The Vagina Monologues was also printed up as a slim little book. Last year my friend Samantha urged me to read it. She was sick of me blushing every time she called her boyfriend a cunt. I didn't know what the book was about (she wouldn't tell me), but I knew that there was no way I'd ask a clerk to help me find it.

I looked in the fiction section at Barnes and Corporate Nobility. No Vagina Monologues. I looked at Borders in the human sexuality section. No Vagina Monologues.
I pouted.
Two weeks later I walked into Bookworld and serendipitously found the book in the magazine section, hidden between Cosmo and Maxim (appropriate!). I comandeered a stool and dug in.

This slim little volume changed my life. I laughed so hard I fell off the stool twice. I cried in the middle of Bookworld.
I was touched in a strange way that can't be put into words.
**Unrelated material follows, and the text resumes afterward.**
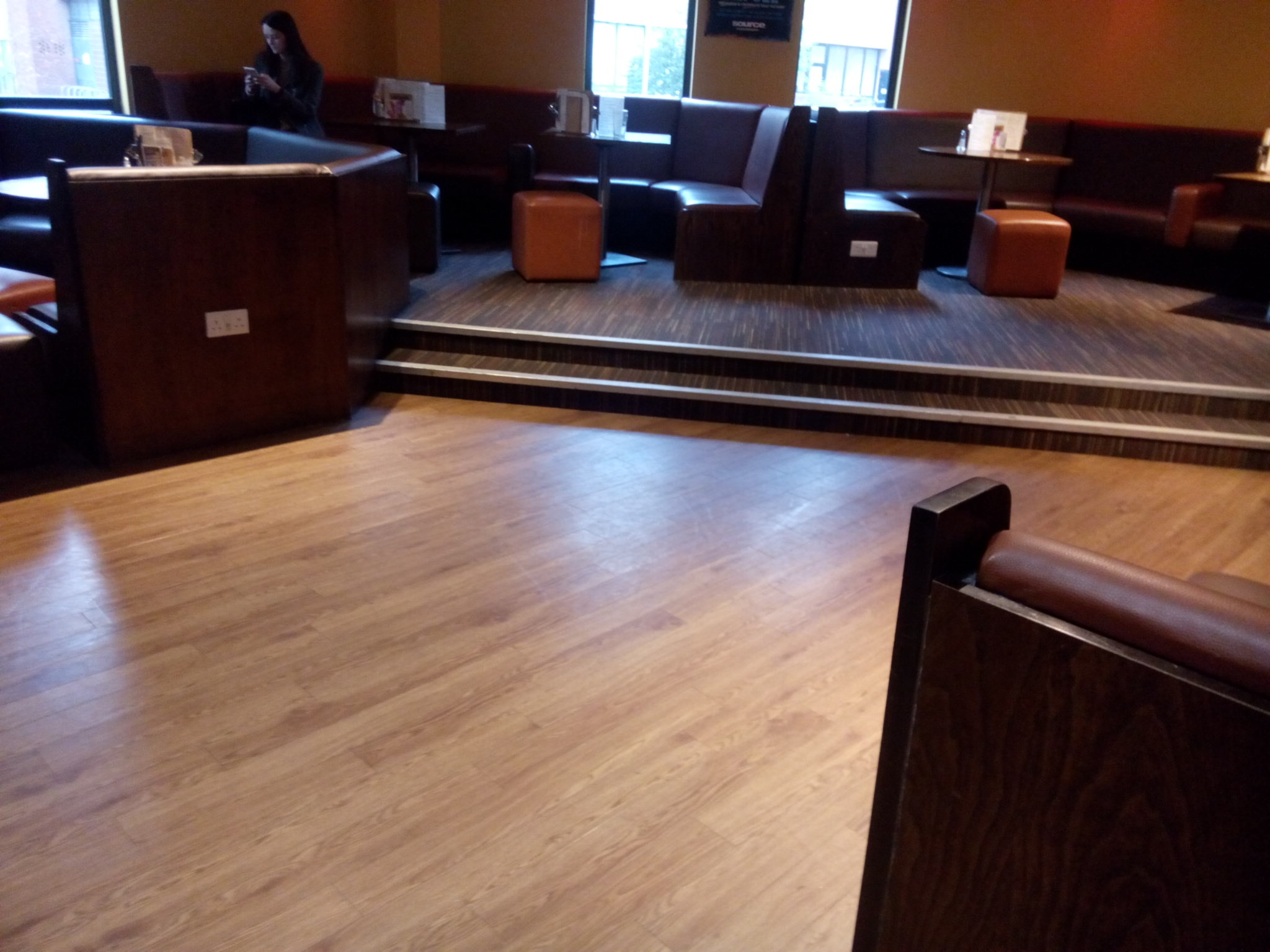 Bar area showing seating on a level surface, and up two small steps.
The printed version seemed to have a goal: Take back the V-word! I'd never been able to say The Word withput cringing. After all (insert mother's voice here), nice girls just don't say that! I began to see how ridiculous the words "cooch" and "fur pie" and "kitty kitty" sounded. In 45 minutes, I shed a lifetime of shame. When I finished the book, I stared at the picture of Ms. Ensler (cayenne-blazing-hot and old enough to be my mother!), then quietly placed the book between Seventeen and YM magazines so that the book could help someone in a more formative stage, and left the shopping mall. I skipped through the parking lot, hopped into my minivan, and screamed "VAAAAAGINAAAA!" Then I laughed until my face tingled. I felt beautiful.

It was so William Wallace. And I am so in love with The Vagina Monologues.